Era, fue, el reinado del trabajo cursando sin sobresaltos el hilo del tiempo, cuya corona imperial fue tomando la forma, más iconográfica que naturalista, de una chimenea alzada sobre un horizonte de tragaluces dispuestos como dientes de un serrucho al revés, una figura que evocaba la partida de los barcos a vapor e impregnaba las fábricas (a su vulgarización, que siempre pareció hecha a mano alzada) de un movimiento que no podría no asociarse con la exportación.

Los fragmentos de desierto invernal que se suceden en la ciudad como una caligrafía o una puntuación urbana no son manifestaciones de naturaleza, ni mucho menos. Son jardines de cemento, bloques enormes de Pórtland, playones de asfalto sobre los que se inscriben ideografías ilegibles en surcos de brea (si alguien tomara la decisión correcta, Mar del Pata sería el Paraíso de los helipuertos). Se los ve en la zonas despobladas cercanas a los depósitos portuarios, de las que se apiadan en verano los circos que se arrumban allí con su comunidad de trapecistas, tragasables y payasos agresivos, a falta de osos sometidos a rutinas sádicas (y a la extorsión del dulce), caniches en minifaldas y monos en motocicletas. Pero también pueden hacerse presentes en cualquier recorrido. Es difícil seguir el curso de una avenida, incluso de una calle cualquiera, sin advertir, cada tanto, un depósito cerrado, una fábrica demolida o un galpón revirado por los vientos oceánicos.
Son manchas, manchas blancas o grises que no nos dirían nada si estuviésemos en la soledad del campo pero que, sin dudas, nos dicen algo porque estamos en la ciudad, donde las cosas fueron organizadas –como en todas las ciudades, desde la remota Nínive hasta la utópica Brasilia– para que se note bien que la vitalidad es, básicamente (únicamente), movimiento. Y así como las plazas evocan en su frondosidad calculada la presencia de la naturaleza (una naturaleza corregida por la incursión disciplinaria de la jardinería), esas manchas de cemento son las manifestaciones de un suspenso, el suspenso del progreso que ha dicho: “Querida mano de obra, queridas máquinas de sangre: hasta aquí hemos llegado”.

Pero no es cierto que en esas plataformas lunares, que funcionan como una memoria (por lo tanto, también son una cadena museológica de ese progreso que se suspendió) no haya nada. Sin un poder o una soberanía que pueda aplicarse sobre ellas, sirven como zonas francas y puntos de encuentro de los residuos urbanos. Los vecinos arrumban en sus espacios, no tan limpios como visibles, las sobras del día; y hasta las cuadrillas que se encargan de recoger la basura en camiones compactadores se sirven de esos espacios sin propiedad aparente para utilizarlos de depósitos transitorios.

▬▬▬▬▬▬

● Qué hacer
Resuma en dos oraciones el texto sobre los espacios de cemento abandonados en la ciudad. Los registros no intervienen en esta tarea.

● Listado de registros
▬▬▬▬▬▬

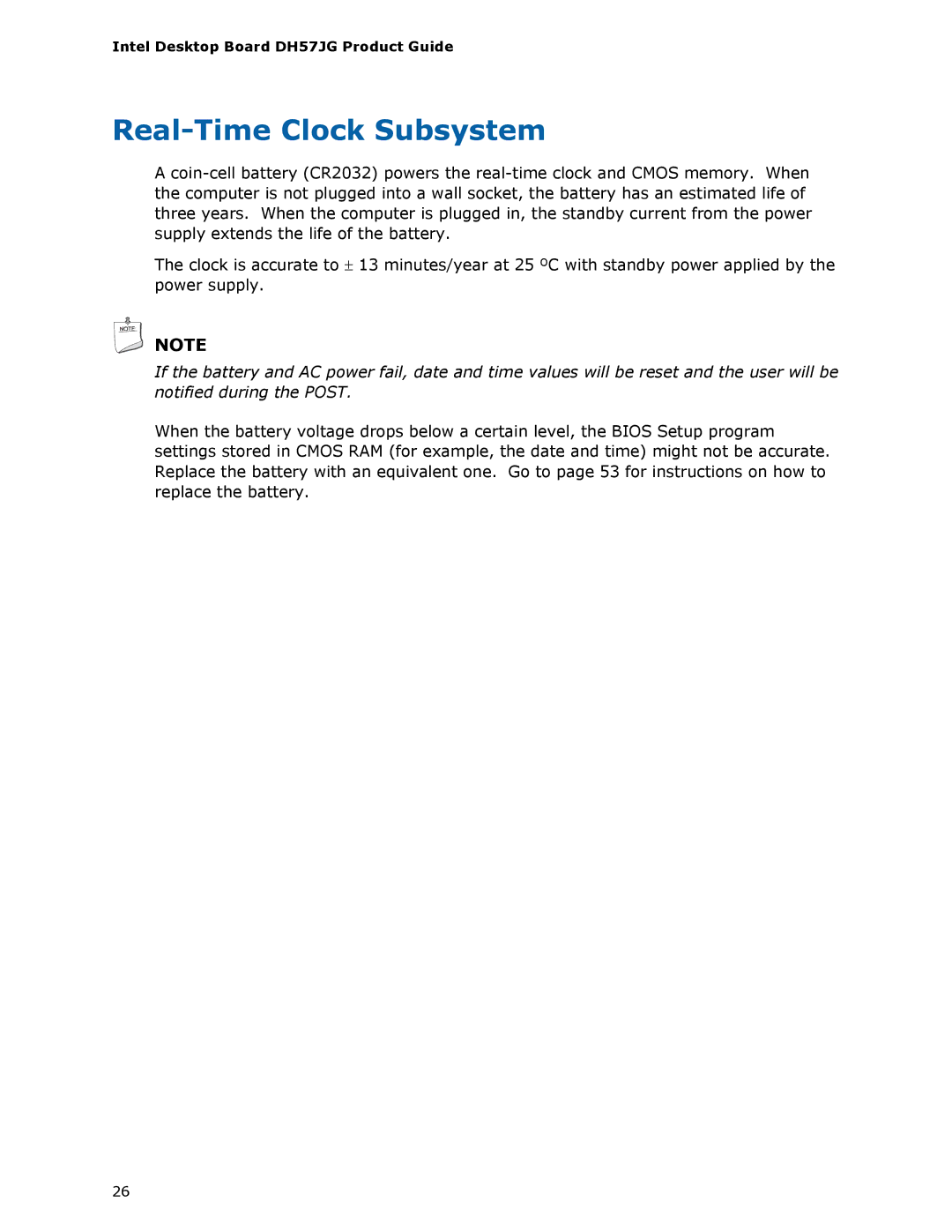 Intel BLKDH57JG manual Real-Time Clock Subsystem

▬▬▬▬▬▬

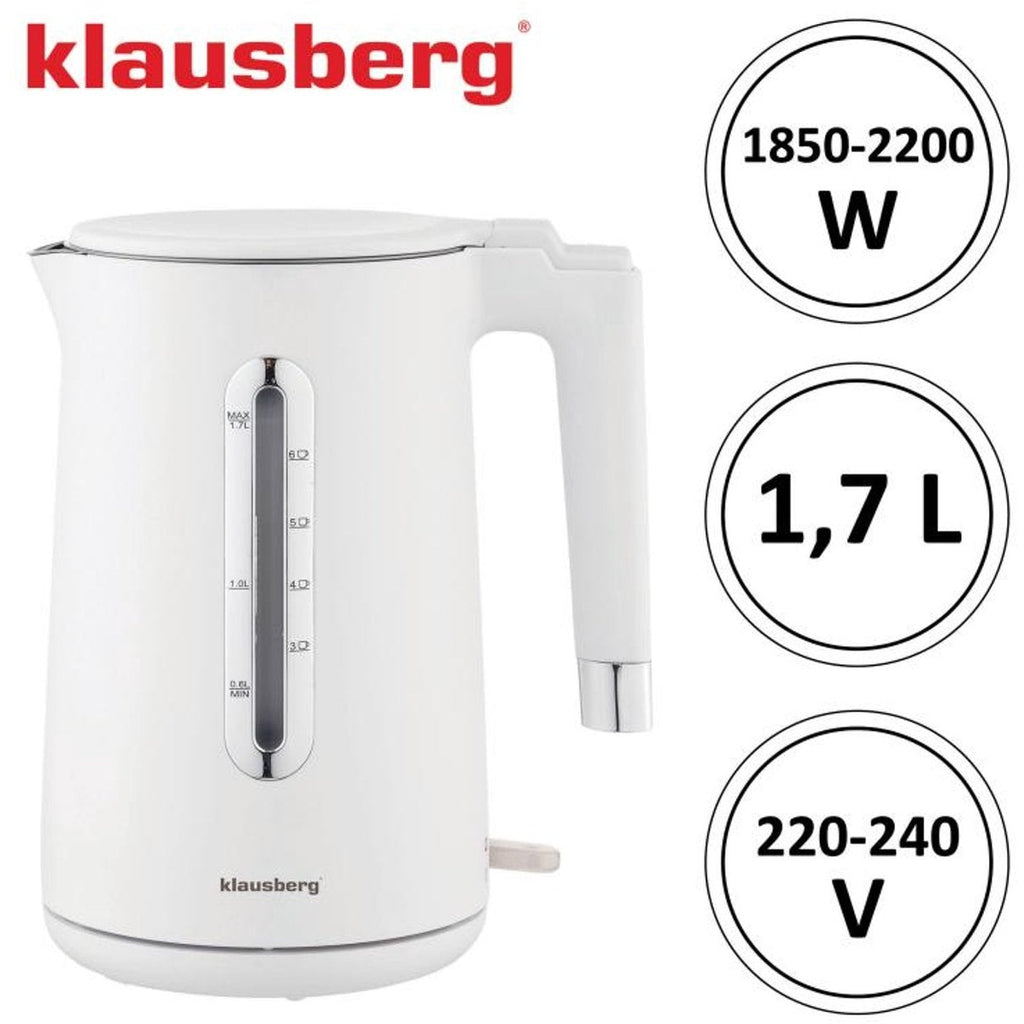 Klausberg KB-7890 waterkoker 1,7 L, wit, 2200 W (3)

▬▬▬▬▬▬

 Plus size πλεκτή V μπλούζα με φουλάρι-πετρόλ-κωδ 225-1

▬▬▬▬▬▬

● Resultado obtenido
Los terrenos de cemento y asfalto que interrumpen la ciudad, como depósitos cerrados, fábricas demolidas o galpones deteriorados, no son naturaleza sino manchas que expresan el suspenso del progreso. Aun así, no están vacíos: al no existir un poder que se aplique sobre ellos, los vecinos dejan allí las sobras del día y las cuadrillas de recolección los usan como depósitos transitorios de basura.